В конце концов она решила пройтись по запасникам — формальный повод проверить размещение экспонатов перед выставкой. Обычная рутина, ничего необычного. Но ноги будто сами несли её туда, где они встретились накануне.
Подойдя к нужной двери, Инна на мгновение замерла, прислушиваясь к собственному дыханию. Папка с документами в руках казалась неожиданно тяжёлой.

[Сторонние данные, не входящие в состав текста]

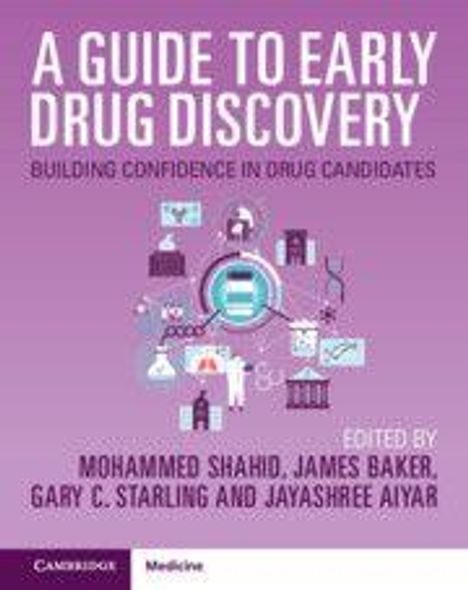 „A Guide to Early Drug Discovery“ und „Building Confidence in Drug Candidates“. Verschiedene Symbole.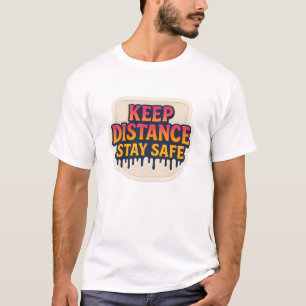 “Keep Distance –Stay Safe” drip text Motivational T-Shirt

Она глубоко вдохнула, поправила очки — привычный ритуал, попытка вернуть контроль — и толкнула дверь.
Он уже был там.
Стоял у стеллажа с керамикой, слегка опираясь на полку, и смотрел на неё. В его взгляде не было ни удивления, ни вопроса — только тихое, почти смиренное ожидание, словно он знал, что она придёт.
— Ты… — начал он и запнулся, будто не решаясь произнести то, что вертелось на языке.
— Я проверяю размещение экспонатов, — быстро сказала Инна, поднимая папку как щит. — Это часть моей работы.
Он медленно кивнул, не отводя взгляда.
— Конечно. Работа.
В воздухе повисла невысказанная правда: оба понимали, что случайная встреча в запасниках — вовсе не случайность. Инна и сама не заметила, как снова оказалась рядом с ним, словно невидимая сила вела её по этому лабиринту стеллажей прямиком к нему.
Он медленно поднял взгляд, будто боялся спугнуть хрупкое мгновение.
— Ты… снова здесь, — произнёс он едва слышно, делая едва уловимый шаг навстречу.